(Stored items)
━━━━━━

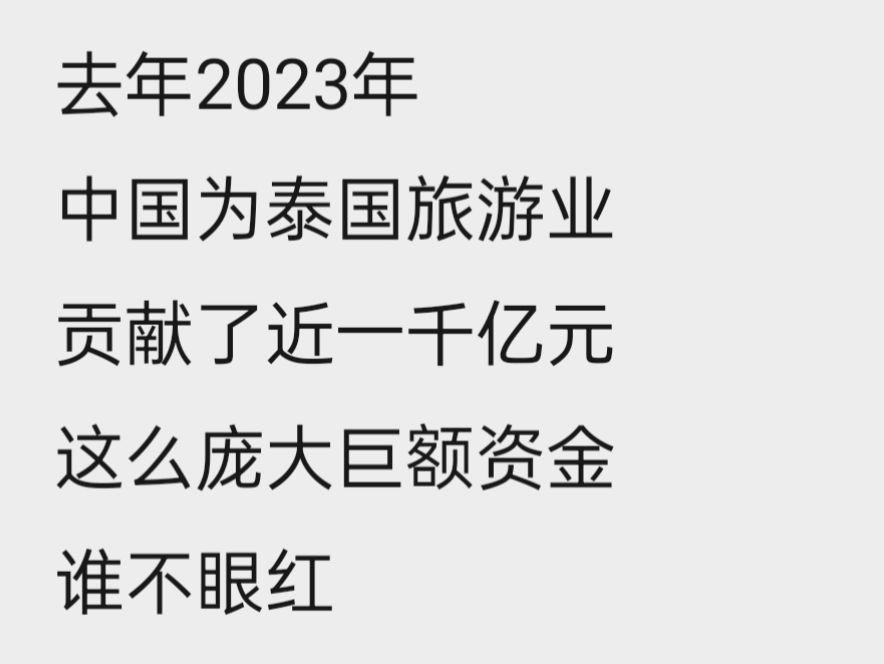 去年2023年

中国为泰国旅游业

贡献了近一千亿元

这么庞大巨额资金

谁不眼红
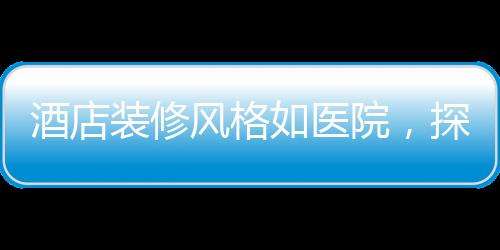 酒店装修风格如医院，探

━━━━━━

## WHAT YOU HAVE TO DO:
Above are the entries; write them out again exactly, omitting the pictures.

## RESULT FOR THIS EXERCISE:
 去年2023年

中国为泰国旅游业

贡献了近一千亿元

这么庞大巨额资金

谁不眼红
 酒店装修风格如医院，探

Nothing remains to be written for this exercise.